▶ **Actions to take**
a) Retype the excerpt on optimization algorithms for metal forming, from "EXTENDED ABSTRACT" down to "proposed in [1-4].".
b) Rewrite the paragraph in the metal forming optimization excerpt that begins "Coupling optimisation algorithms to Finite Element Methods" as a shorter bulleted list that keeps its main facts.
c) Proceed with the extended abstract on optimization algorithms for metal forming, starting right after its last sentence.

OF DIMENSIONALITY AND DESIGN OF EXPERIMENTS

Sophie Trichon

Department of Aerospace and Mechanical Engineering

University of Liège Liège, Belgium sophie.trichon@ulg.ac.be

Martijn Bonte

Faculty of Engineering Technology University of Twente Enschede, The Netherlands

m.h.a.bonte@utwente.nl

Jean-Philippe Ponthot

Department of Aerospace and Mechanical Engineering

University of Liège Liège, Belgium jp.ponthot@ulg.ac.be

Ton van den Boogaard

Faculty of Engineering Technology University of Twente Enschede, The Netherlands a.h.vandenboogaard@utwente.nl

EXTENDED ABSTRACT

Coupling optimisation algorithms to Finite Element Methods (FEM) is a very promising way to achieve optimal metal forming processes. However, many optimisation algorithms exist and it is not clear which of these algorithms to use. This paper investigates the sensitivity of a Sequential Approximate Optimisation algorithm (SAO) proposed in [1-4] to an increasing number of design variables and compares it with two other algorithms: an Evolutionary Strategy (ES) and an Evolutionary version of the SAO (ESAO). In addition, it observes the influence of different Designs Of Experiments used with the SAO. It is concluded that the SAO is very capable and efficient and its combination with an ES is not beneficial. Moreover, the use of SAO with Fractional Factorial Design is the most efficient method, rather than Full Factorial Design as proposed in [1-4].

▶ **Rows**
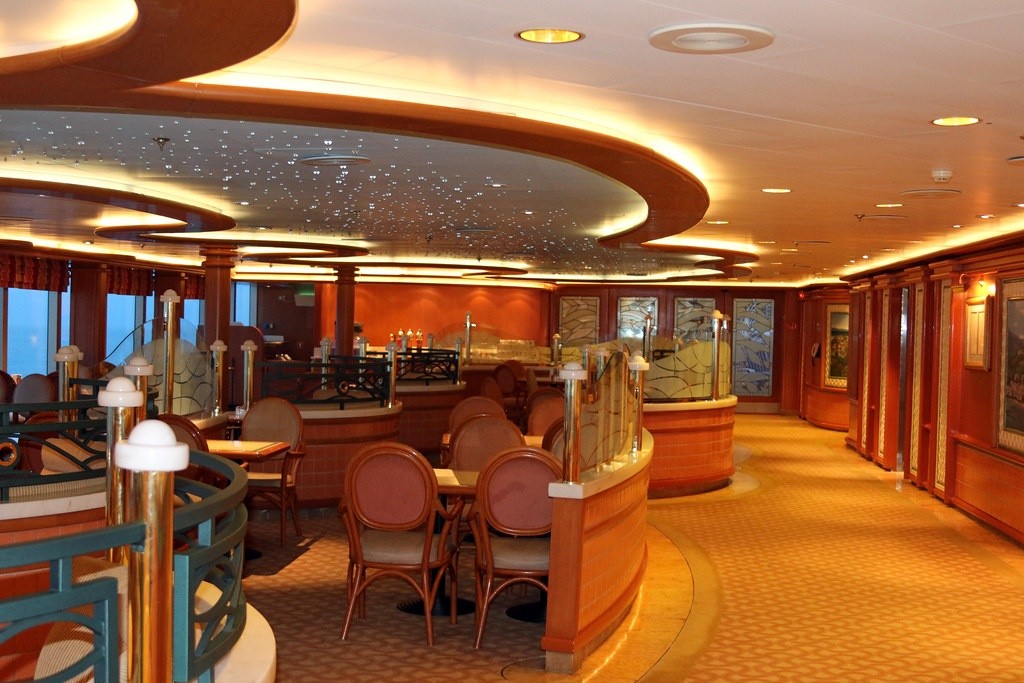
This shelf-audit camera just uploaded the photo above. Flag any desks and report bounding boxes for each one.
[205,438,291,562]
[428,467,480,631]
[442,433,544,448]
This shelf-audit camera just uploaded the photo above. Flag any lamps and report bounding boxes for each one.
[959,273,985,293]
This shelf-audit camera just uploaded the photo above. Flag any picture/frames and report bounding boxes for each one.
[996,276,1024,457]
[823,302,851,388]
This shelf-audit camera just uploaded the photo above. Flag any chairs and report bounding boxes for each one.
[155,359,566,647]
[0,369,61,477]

▶ **Solved tasks**
a)
EXTENDED ABSTRACT

Coupling optimisation algorithms to Finite Element Methods (FEM) is a very promising way to achieve optimal metal forming processes. However, many optimisation algorithms exist and it is not clear which of these algorithms to use. This paper investigates the sensitivity of a Sequential Approximate Optimisation algorithm (SAO) proposed in [1-4] to an increasing number of design variables and compares it with two other algorithms: an Evolutionary Strategy (ES) and an Evolutionary version of the SAO (ESAO). In addition, it observes the influence of different Designs Of Experiments used with the SAO. It is concluded that the SAO is very capable and efficient and its combination with an ES is not beneficial. Moreover, the use of SAO with Fractional Factorial Design is the most efficient method, rather than Full Factorial Design as proposed in [1-4].

b)
- Coupling optimization algorithms with Finite Element Methods (FEM) is a promising way to achieve optimal metal forming processes, but it is unclear which of the many available algorithms to use.
- The paper tests how sensitive a Sequential Approximate Optimization (SAO) algorithm is to an increasing number of design variables.
- It compares the SAO with an Evolutionary Strategy (ES) and an Evolutionary version of the SAO (ESAO).
- It also examines how different Designs Of Experiments affect the SAO.
- Findings: the SAO is very capable and efficient, and combining it with an ES brings no benefit.
- SAO with Fractional Factorial Design is the most efficient method, more efficient than the Full Factorial Design proposed in earlier work.

c)
INTRODUCTION

During the last decades, Finite Element (FEM) simulations of metal forming processes have become important tools for designing feasible production processes. More recently, several authors recognised the potential of coupling FEM simulations to mathematical optimisation algorithms to design optimal metal forming processes instead of only feasible ones. However, many optimisation algorithms exist and it is not clear which of these algorithms to use.

The present research is based on the Sequential Approximate Optimisation (SAO) algorithm which uses both Response Surface Methodology (RSM) and Design and Analysis of Computer Experiments (DACE). The efficiency of this algorithm decreases with increasing number of design variables because of the high number of FEM simulations required. To overcome such a problem two solutions have been investigated.

The first one is to use an Evolutionary Strategy (ES), which is good to find the global optimum and is able to deal with a higher number of design variables. Unfortunately, it requires many function evaluations. Behind this idea was to create an algorithm called ESAO, which is an Evolutionary version of the SAO, to keep the benefit of the ES while using the metamodels of the SAO to avoid too many function evaluations.

The second solution consists in comparing different Design Of Experiments (DOE) for a fixed number of design variables of the SAO. The DOE used are: Full Factorial Design, Fractional Factorial Design or Latin Hypercube Design.

In the first part of this paper, the three algorithms will be briefly explained: SAO, ES and ESAO. In Section II the sensitivity of the three algorithms to an increasing number of design variables taken into account in optimisation problems is investigated. Section III is dedicated to a comparison between the different DOE’s and conclusions are presented in Section IV.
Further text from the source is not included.